Another UN report entitled Reaching Out states: “Of the estimated 2.27 million people living with HIV today, women account for approximately 39 per cent. More than 90 per cent of these women acquired HIV infection from their husbands or their intimate sexual partners. While women are biologically more susceptible to HIV, prevailing socio-cultural norms increase their risk and vulnerability to contract HIV as very often women are not able to negotiate safe sex or refuse sexual relations. Exposure to violence further adds to this risk. Women suffer even more if they are married or are partners to male drug users. Both as female drug users and as female partners of male drug users, they often face double stigma and discrimination and hardly have access to services, also because of a lack of specific services for them”.
According to Senior Medical Officer, Chief Medical Officer, Imphal East, Dr Hidangmayum Diamond Sharma, who has been treating HIV and AIDS patients in Manipur since nearly three decades ago, transmission of HIV and AIDS through unprotected sex is a growing concern. He said that in the early 1990s, the majority of HIV cases were reported transmitted from IDU.
"But such a scenario is no longer witnessed in the state anymore as there is a growing widespread awareness about the root cause of HIV transmission," he said, speaking exclusively to the Imphal Free Press.
“Now, HIV infection among IDU has reduced remarkably despite the increasing number of IDUs in the state,” he said.
According to the National AIDS Control Organization (NACO), among Indian states and Union territories with high HIV/AIDS prevalence rate, Manipur once ranked second place. However, now, it has dropped to third place after Mizoram and Nagaland.
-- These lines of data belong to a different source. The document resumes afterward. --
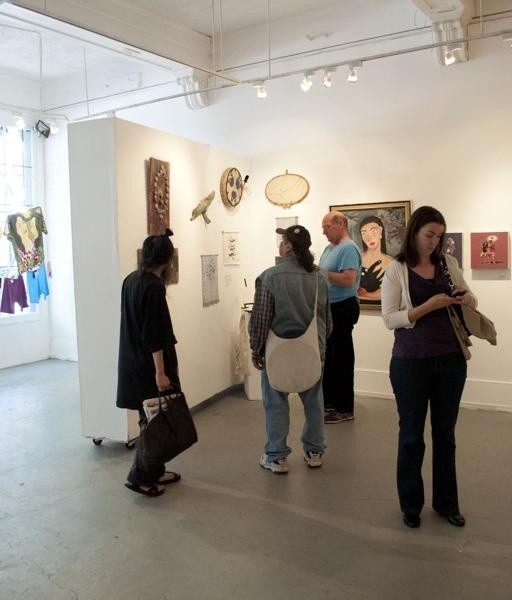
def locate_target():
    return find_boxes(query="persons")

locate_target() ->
[380,206,482,528]
[248,224,332,476]
[353,213,397,305]
[317,210,363,428]
[117,226,181,498]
The 2010 report of NACO states that there were as many as two lakh injecting drug users in India and HIV prevalence amongst IDU was nine per cent. To control it, as a part of an objective to eliminate HIV and AIDS 2030, various programmes were taken up.
The National AIDS Control Organisation (NACO) has adopted the harm reduction (HR) strategy in National AIDS Control Programme phase III (NACP – III) to prevent HIV transmission among the IDUs and scale up interventions through targeted interventions (TI) by non-government organizations (NGOs). The programme includes Needle Syringe Programme (NSP), Opioid Substitution Therapy (OST) and Voluntary Counselling and Testing (VCT).
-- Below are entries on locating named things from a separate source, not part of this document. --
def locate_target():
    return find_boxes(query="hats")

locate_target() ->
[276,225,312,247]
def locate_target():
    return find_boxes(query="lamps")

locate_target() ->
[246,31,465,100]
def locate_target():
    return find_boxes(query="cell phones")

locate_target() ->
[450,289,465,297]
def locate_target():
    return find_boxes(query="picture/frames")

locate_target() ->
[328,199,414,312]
The NACO programme also included Anti-Retroviral Therapy (ART), Sexually Transmitted Infections (STI) Prevention, Condom programming for IDUs and partners, Targeted Information, Education and Communication (IEC) for IDUs and their sexual partners, Hepatitis prevention, diagnosis, treatment (Hepatitis A, B and C) and vaccination (Hepatitis A and B), and Tuberculosis (TB) prevention, diagnosis and treatment.